Eğer sizin görüşünüzde daha çok insan bulunsaydı, halka kendi düşüncelerimi açmaya kalkışabilirdim. Böyle olmadığına göre ben de kendimi bunu yapmaktan alıkoyacağım. Zamanın azalması ve kitabınızı okumak için olan içten isteğim, mektubu, sizi yakınlık duygum için temin ederek bitirmemi gerektiriyor. Daima hizmetinizde olacağım. Hoşçakalın ve kendinizden başkaca iyi haberler vermeyi ihmal etmeyin.

İçten dostluk için sizin,
Galileo Galilei
Padua Akademisi’nde Matematikçi



Kepler’den Galileo’ya
Prag, 9 Ağustos 1610


Medici yıldızları üzerindeki gözlemlerinizi, Toscana Grand Dükü’nün elçisinden aldım. İçimde, aletlerinizi görmek, böylece sonunda da göklerdeki büyük gösterinin tadını sizin gibi çıkarabilmek için dayanılmaz bir istek uyandırdınız. Burada elimizde bulunan okülerlerden en iyisi on kat, diğerleri ise ancak üç kat büyütebiliyor. Elimde bulunan tek bir tanesi yirmi kat büyütme verebiliyor, ama ışığı çok zayıf. Bunun nedenini bilmiyor değilim ve şiddetin nasıl artırılabileceğini görüyorum.

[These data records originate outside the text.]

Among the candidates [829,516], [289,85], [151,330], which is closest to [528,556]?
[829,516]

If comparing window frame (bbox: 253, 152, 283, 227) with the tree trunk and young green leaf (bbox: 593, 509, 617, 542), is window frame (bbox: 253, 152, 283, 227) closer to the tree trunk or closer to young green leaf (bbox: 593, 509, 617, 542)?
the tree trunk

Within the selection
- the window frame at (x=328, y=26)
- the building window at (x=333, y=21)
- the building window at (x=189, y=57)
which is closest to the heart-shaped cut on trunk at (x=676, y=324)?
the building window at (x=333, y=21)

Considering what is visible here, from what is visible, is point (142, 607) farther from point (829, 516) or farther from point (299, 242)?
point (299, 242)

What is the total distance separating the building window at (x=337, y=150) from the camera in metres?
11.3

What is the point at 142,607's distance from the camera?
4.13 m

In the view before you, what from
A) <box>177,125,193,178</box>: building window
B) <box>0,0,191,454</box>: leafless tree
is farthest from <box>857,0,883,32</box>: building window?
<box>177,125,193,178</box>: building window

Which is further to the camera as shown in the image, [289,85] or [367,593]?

Fakat insan parayı harcamaya tereddüt ediyor. …Benim indimde, hiç kimsenin bir kişiyi, ileri sürülmüş olan yeni, nadir ve özgünlüğünde güzel fikirleri iyice tanıyıp anlamadıkça, başkasının fikirlerini sahiplenmekle itham etmeye hakkı yoktur. Birisinin beni, başkasını yermek amacıyla, ünüm için övmek istemesini hakaret telakki ederim. Hiçbir şey beni böyle birisinin övmesi kadar tedirgin edemez. 

Ne kadar insanlık dışı bir kimse! Bana, şaşılacak şekilde sizin keşiflerinizin değerlerine karşı kuşku atfediliyor, sırf herkesin kendi görüşünde olmasına izin verdiğimden!

Ne basiretsizlik! Başkalarının görüşlerinin kendiminkilerle uyum içinde olması şart değil. Bir şeyi doğru olarak görürken, aynı düşüncesinde olmayanlara karşı yine de hoşgörülü olabiliyorum. 

…Ey bilge Pitagoras, sen felsefedeki heybetin susmaktan başka bir şey olmadığına inanırdın! Ama artık her şey ortada. Sen Galileo’m kutsal göklerin en kutsalını açtın. Çıkarılan gürültüye nefretle bakmaktan başka ne yapabilirsin? Bu kişiler felsefeyi küçümsemelerinin sonunda ebediyen cehalet içinde kalarak kendi kendisinden intikam alacaktır.